One of her favorites among the newer protagonists is Andi Oliver, a young woman battling amnesia and animal cruelty. She first appeared in 1999 in Grimes’ “Biting the Moon” to take on dog fighting, hunting and wild-animal profiteers. At Olsson’s, the tall, slender 76-year-old author spoke about Oliver’s return in “Dakota,” published last month. This time, Oliver tackles pig farming in North Dakota.

Although Grimes is sending a message through her character, she doesn’t consider herself an animal-rights activist. “I’m not,” she said. “I’m not really active doing anything except writing. You can call me an animalist if you want.”

Grimes has always had a soft spot for animals, but it intensified about 35 years ago, after she watched “The Guns of Autumn,” a documentary about hunting. “I was so appalled watching the things some of these hunters did. I mean, you know, standing over a deer with a handgun pointed at the deer’s head — things like that. I stopped eating meat immediately.”

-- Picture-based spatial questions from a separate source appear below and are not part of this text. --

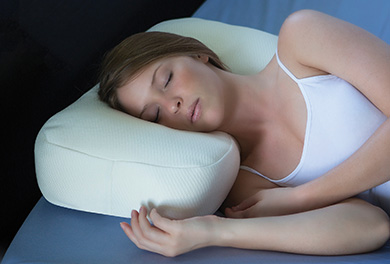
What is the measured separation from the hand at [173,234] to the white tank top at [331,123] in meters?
0.34

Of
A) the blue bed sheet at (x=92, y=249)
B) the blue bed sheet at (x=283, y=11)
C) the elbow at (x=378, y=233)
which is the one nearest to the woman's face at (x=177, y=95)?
the blue bed sheet at (x=92, y=249)

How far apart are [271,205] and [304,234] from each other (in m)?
0.17

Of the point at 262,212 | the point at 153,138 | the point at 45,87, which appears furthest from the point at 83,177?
the point at 45,87

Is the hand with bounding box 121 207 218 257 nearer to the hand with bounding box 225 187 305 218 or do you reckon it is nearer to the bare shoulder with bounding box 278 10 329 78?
the hand with bounding box 225 187 305 218

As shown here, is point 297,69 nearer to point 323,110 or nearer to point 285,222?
point 323,110

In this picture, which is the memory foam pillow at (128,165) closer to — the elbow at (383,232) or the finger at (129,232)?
the finger at (129,232)

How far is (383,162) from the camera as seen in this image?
1.09 m

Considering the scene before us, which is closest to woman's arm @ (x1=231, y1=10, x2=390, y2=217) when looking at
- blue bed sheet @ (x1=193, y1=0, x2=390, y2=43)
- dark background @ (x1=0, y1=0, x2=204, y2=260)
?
blue bed sheet @ (x1=193, y1=0, x2=390, y2=43)

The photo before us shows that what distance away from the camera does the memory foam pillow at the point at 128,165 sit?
1091 millimetres

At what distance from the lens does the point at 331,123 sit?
1.24m

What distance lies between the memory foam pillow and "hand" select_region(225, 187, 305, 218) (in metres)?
0.07

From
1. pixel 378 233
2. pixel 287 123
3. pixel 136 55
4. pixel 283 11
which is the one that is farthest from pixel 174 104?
pixel 283 11

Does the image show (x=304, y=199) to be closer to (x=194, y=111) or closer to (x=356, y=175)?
(x=356, y=175)

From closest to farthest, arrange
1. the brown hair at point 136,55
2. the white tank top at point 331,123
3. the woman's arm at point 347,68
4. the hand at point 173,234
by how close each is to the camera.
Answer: the hand at point 173,234
the woman's arm at point 347,68
the white tank top at point 331,123
the brown hair at point 136,55
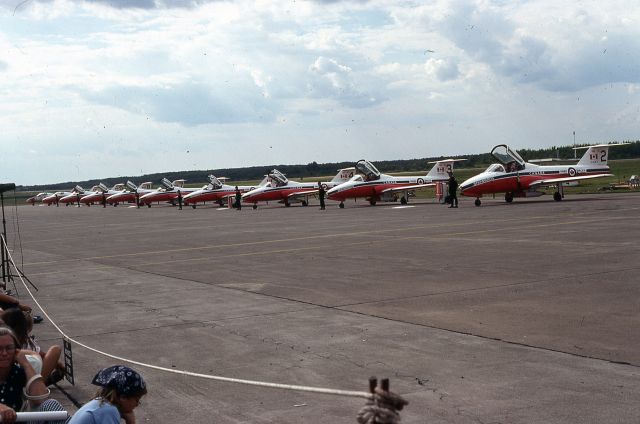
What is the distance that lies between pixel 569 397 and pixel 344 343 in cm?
330

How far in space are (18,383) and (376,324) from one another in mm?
5902

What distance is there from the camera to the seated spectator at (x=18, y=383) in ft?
16.5

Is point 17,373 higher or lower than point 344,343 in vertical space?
higher

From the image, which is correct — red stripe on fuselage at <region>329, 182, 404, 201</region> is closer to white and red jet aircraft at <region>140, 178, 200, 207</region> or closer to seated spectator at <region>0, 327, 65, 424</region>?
white and red jet aircraft at <region>140, 178, 200, 207</region>

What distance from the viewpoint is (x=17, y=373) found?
5215mm

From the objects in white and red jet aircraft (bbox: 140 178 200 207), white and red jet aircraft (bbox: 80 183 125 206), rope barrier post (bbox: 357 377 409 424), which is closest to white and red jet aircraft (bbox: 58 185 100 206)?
white and red jet aircraft (bbox: 80 183 125 206)

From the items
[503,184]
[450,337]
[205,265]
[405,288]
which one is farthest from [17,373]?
[503,184]

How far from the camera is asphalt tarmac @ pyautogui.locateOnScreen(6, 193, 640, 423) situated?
6840mm

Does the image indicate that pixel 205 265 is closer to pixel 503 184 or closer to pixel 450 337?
pixel 450 337

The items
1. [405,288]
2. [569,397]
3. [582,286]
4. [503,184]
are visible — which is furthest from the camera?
[503,184]

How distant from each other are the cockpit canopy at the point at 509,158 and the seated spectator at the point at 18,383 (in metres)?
38.3

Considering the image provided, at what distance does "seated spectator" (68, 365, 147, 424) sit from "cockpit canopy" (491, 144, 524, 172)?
38.8 m

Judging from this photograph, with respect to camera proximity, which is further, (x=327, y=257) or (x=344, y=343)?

Grimes found the research for “Dakota” difficult to take. But she is passionate about the subject and wanted to share it with readers. “I feel that fiction will get to more people than nonfiction,” she said, citing Gail Eisnitz’s “Slaughterhouse” as an example. “When you have a book called ‘Slaughterhouse’ sitting on a table, how many people are going to buy it? How many people are going to read it?”

Most people don’t want to see what is going on at animal factories, she said, “but if you don’t see it, you don’t know what’s going on. I know there is this perception, this feeling, that if you know something like this is going on, then you have to do something about it. No, you do not. You don’t have to do something about it. But the fact that so many people think you have to do something about it keeps them from wanting to know anything about it. At least if you know, then you can do something about it.” In addition to writing about the topic, Grimes is donating 50 percent of the profits from “Dakota” to Last Chance for Animals and the Physicians Committee for Responsible Medicine, an organization she has supported for years. She was accompanied at Olsson’s by Dr. Neal Barnard, founder and president of the committee, which promotes vegetarian and vegan diets in addition to alternatives to using animals in medical education and research.

Grimes, who was born in Pittsburgh and grew up in Maryland, graduated from the University of Maryland but found her writing footing in graduate school at the University of Iowa. (She ultimately received her master’s from Maryland, though.) “I got into the poetry workshop not because I was a poet but because my boyfriend was in the poetry workshop. I’d never written a line of poetry.”

She stuck with the genre until she switched to fiction at about age 40. The decision came as “a direct result of a poem I had written called ‘Waiting for the Hit Man.’ I finished writing the poem and I thought, ‘Wait a minute, wait a minute. Maybe I should be writing fiction because all my poetry … it was sort of dramatic.’” She decided on British mysteries — “because I like to read

British mysteries” — and published her first, “The Man With a Load of Mischief,” in 1981, after reading about an English pub with the same name.

Grimes has published at least one book a year for the past 25 years. She writes every day, and her books typically take one year from conception to publication. It’s the conception that often takes Grimes by surprise. “It doesn’t really begin with an idea as such; it just begins with a shot of something, a scene,” she said. “I don’t know the plot. I don’t know why someone killed Whozywhatsit. I just discover it in the course of writing.”

But it’s always clear when it’s done. In fact, “there were one or two occasions when I knew what I wanted the last line to be, and I wrote the book so that that would be the last line. That sounds a little artificial, which I guess it is, but there are things that grab a hold of me that I really love and I just want them to be in it.” Grimes is currently working on her next Jury book, and she plans to bring Andi Oliver back soon, although she isn’t sure what animal- rights topic the character will tackle next.